Teaching a professional skills module for veterinary students? This handbook is meant for you. If you are trying to teach professional skills in any field, such as engineering, this handbook can reveal useful insights, though the examples provided will not be directly applicable.
The handbook’s lesson plans are presented succinctly. They include a one-paragraph review of the literature to justify the need for the lesson as well as a list of steps required to complete the activity. Detailed resources may be found at the back of the handbook. This format keeps the lesson plan to a single page, presenting it as an outline to help selection and stimulate thought.
The lesson plans are not provided with an estimate of how long each activity can take. Nor are there strategies for demonstrating to colleagues why one should include each lesson in the curriculum, though one can follow up with the project principals for these insights.
It will take some effort to integrate these communication activities into science-based subjects, for those who have insufficient ‘space’ in their professional skills modules, or who indeed have no such module. That said, the teaching strategies are well conceived, with lots of student group discussion and background theory to help the lecturer to understand, and relay to the students, key aspects of the nature of humans and their pets.

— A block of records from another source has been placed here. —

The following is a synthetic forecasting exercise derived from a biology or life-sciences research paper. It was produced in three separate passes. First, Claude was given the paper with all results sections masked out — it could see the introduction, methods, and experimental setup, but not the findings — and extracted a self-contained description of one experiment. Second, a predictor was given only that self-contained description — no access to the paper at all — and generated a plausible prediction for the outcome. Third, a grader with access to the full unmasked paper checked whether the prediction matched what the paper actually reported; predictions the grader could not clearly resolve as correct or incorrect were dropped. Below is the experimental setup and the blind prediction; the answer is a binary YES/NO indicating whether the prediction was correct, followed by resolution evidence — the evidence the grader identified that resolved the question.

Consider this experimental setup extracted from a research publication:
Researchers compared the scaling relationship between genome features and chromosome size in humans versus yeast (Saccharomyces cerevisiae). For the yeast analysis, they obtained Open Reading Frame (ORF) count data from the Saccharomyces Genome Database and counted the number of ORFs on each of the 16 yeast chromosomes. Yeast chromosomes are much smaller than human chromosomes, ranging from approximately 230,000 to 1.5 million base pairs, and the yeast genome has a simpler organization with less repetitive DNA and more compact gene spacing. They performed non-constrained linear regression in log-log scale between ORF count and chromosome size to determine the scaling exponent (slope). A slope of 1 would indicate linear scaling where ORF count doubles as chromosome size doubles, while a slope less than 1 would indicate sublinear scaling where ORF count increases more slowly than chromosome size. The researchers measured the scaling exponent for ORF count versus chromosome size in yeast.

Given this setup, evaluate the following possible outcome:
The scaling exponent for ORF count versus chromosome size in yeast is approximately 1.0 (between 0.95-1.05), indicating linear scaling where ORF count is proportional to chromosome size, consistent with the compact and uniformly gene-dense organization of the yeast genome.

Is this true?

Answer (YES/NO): YES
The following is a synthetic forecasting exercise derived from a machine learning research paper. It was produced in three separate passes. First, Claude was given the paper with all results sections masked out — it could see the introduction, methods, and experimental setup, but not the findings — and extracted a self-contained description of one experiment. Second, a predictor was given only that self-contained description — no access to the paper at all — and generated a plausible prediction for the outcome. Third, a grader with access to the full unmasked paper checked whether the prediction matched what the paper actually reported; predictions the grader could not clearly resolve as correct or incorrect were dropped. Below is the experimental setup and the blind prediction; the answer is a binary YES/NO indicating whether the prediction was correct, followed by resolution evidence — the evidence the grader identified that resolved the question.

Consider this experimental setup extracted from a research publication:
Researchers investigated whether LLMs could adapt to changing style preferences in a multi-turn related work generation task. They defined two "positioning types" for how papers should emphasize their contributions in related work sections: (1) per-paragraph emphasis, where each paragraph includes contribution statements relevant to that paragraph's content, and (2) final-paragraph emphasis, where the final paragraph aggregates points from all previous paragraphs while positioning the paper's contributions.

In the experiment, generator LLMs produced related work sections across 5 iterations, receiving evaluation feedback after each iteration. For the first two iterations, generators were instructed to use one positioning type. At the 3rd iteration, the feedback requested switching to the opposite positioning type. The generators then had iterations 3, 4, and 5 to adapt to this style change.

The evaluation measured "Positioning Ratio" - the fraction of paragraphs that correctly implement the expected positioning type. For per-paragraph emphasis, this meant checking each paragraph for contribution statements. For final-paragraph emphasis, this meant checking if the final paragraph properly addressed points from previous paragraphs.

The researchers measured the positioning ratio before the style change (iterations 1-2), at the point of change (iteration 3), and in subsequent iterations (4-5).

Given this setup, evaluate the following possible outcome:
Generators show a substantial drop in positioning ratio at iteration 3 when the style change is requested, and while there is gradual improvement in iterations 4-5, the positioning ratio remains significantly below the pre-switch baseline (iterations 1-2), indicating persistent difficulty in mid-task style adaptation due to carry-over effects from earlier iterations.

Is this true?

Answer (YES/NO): YES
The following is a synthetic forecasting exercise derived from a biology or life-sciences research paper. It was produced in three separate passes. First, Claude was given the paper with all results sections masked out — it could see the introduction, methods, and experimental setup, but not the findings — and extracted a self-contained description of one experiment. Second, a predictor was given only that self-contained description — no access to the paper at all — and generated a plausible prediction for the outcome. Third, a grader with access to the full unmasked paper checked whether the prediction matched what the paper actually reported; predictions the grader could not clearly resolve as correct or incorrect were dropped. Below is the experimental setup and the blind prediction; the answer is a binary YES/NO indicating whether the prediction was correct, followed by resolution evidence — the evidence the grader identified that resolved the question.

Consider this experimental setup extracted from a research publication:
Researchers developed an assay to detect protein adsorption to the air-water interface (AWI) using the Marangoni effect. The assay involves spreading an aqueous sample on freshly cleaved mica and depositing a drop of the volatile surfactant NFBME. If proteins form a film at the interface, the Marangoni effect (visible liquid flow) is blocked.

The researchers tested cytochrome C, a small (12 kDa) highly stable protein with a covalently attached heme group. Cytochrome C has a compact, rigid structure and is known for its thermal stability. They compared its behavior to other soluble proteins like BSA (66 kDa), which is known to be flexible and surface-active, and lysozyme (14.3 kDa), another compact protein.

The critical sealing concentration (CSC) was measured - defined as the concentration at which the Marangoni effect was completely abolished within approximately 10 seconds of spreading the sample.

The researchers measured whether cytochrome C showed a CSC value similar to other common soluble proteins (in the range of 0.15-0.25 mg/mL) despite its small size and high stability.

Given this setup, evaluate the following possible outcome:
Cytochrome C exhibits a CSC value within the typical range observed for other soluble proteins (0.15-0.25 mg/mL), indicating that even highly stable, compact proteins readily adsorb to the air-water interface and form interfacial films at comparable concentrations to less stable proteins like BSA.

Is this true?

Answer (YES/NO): NO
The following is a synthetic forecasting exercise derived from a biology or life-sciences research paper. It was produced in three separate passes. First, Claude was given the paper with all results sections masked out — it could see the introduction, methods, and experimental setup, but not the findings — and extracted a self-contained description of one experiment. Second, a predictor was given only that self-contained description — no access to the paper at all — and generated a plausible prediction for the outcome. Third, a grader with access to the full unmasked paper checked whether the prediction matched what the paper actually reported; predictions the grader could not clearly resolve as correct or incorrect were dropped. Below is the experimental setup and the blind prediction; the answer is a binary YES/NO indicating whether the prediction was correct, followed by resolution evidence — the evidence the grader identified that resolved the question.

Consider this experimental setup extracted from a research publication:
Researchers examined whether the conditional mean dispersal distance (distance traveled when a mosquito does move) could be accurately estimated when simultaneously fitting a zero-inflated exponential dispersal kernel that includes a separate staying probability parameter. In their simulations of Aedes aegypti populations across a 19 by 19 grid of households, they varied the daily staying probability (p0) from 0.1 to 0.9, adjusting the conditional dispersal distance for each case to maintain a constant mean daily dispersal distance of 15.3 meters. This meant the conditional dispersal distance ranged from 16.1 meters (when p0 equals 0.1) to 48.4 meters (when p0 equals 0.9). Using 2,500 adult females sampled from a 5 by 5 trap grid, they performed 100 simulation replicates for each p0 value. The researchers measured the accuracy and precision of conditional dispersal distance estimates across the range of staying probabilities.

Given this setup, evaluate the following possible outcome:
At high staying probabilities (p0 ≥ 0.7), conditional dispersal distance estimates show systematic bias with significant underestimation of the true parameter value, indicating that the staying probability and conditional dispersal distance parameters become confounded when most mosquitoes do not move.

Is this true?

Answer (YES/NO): NO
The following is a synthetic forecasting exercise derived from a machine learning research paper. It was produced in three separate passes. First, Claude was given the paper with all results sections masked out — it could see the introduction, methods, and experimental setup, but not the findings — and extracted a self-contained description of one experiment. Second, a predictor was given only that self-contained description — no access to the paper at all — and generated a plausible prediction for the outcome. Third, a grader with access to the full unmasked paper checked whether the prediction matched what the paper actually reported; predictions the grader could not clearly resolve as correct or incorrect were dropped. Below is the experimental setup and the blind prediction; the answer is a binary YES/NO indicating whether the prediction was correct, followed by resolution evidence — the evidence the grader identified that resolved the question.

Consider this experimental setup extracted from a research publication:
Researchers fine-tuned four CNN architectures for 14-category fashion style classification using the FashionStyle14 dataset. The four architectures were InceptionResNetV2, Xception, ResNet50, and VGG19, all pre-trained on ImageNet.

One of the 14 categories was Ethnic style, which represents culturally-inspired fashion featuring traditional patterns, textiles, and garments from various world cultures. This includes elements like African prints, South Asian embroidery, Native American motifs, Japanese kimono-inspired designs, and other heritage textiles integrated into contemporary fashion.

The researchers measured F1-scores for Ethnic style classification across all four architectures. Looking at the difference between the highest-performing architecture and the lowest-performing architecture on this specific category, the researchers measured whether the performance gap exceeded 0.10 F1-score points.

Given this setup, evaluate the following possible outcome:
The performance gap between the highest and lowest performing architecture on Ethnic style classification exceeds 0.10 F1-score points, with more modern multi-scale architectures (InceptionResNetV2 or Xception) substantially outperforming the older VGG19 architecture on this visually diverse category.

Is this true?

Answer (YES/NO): YES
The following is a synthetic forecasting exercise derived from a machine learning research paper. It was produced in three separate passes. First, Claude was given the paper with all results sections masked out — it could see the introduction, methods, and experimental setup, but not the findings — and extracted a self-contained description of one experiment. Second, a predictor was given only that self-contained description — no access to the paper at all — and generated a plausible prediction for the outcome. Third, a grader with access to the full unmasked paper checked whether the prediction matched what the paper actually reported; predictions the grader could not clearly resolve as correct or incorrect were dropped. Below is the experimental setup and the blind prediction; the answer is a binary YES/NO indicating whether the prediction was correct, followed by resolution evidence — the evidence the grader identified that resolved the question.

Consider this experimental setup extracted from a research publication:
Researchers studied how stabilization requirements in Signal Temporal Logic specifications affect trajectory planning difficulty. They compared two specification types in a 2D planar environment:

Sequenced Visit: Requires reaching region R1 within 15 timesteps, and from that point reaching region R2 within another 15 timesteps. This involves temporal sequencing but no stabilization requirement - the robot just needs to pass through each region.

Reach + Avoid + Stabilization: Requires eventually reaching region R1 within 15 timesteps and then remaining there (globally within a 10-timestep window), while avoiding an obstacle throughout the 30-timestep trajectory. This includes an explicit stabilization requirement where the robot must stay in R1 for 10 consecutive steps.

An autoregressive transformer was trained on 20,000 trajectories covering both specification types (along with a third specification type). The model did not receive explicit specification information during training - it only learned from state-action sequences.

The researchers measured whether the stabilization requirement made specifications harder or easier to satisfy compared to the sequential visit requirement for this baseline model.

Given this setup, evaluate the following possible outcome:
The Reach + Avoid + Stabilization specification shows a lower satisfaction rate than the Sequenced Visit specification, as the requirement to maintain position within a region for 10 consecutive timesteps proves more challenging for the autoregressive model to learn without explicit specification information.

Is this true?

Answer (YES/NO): YES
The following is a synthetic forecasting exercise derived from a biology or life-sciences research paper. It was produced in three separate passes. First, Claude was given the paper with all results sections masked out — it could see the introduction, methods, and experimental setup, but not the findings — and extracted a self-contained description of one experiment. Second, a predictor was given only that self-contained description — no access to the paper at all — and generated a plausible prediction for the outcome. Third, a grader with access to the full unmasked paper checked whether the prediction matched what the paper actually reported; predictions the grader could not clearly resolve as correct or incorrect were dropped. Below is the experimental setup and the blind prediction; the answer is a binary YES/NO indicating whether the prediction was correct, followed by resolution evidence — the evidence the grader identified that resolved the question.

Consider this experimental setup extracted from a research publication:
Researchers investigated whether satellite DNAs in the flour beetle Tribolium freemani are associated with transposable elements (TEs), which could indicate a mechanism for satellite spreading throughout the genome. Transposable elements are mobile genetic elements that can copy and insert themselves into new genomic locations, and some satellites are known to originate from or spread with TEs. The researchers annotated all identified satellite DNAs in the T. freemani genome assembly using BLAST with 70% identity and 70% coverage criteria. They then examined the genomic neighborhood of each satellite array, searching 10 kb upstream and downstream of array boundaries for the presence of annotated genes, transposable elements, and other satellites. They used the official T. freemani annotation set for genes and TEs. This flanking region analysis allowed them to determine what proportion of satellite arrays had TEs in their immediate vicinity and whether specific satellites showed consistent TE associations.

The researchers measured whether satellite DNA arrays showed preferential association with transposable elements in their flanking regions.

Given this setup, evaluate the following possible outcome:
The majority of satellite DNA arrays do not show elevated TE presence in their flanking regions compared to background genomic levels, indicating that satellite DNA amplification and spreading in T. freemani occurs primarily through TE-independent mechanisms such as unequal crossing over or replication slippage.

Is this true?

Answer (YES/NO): NO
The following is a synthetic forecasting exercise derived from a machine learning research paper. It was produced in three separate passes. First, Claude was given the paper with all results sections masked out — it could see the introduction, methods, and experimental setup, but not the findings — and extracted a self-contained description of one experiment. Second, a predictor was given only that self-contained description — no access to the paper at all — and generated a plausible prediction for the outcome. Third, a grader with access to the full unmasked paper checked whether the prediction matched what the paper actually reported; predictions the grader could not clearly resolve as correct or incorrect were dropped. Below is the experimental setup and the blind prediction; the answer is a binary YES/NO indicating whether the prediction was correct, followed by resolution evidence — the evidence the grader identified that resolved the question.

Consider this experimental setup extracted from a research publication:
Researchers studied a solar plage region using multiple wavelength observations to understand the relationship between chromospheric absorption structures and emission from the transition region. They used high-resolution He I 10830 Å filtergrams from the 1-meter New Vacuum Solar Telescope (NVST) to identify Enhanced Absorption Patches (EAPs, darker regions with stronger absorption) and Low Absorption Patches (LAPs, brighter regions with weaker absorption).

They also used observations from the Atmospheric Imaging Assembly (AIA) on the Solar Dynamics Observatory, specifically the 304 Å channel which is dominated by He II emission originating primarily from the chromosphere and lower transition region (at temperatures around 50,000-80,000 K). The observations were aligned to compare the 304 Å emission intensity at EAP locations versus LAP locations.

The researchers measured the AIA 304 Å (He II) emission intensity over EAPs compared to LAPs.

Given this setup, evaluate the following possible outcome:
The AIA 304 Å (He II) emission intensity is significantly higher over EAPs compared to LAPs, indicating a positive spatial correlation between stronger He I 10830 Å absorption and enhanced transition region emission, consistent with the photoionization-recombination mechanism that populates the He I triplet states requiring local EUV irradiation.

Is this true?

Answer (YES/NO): YES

Those who are familiar with facilitating discussions will find adopting these materials to be easier than those who lack such experience. If you are not yet comfortable with facilitative teaching, then you might want to have a colleague who specialises in communication at your side during development and implementation of lessons (e.g., someone from psychology or doctor-patient communication training). Note that some exercises call for people to role-play clients; so check on resources needed before launching into an element of this curriculum. The bottom line – good stuff, but you may need a coach by your side (or on the phone).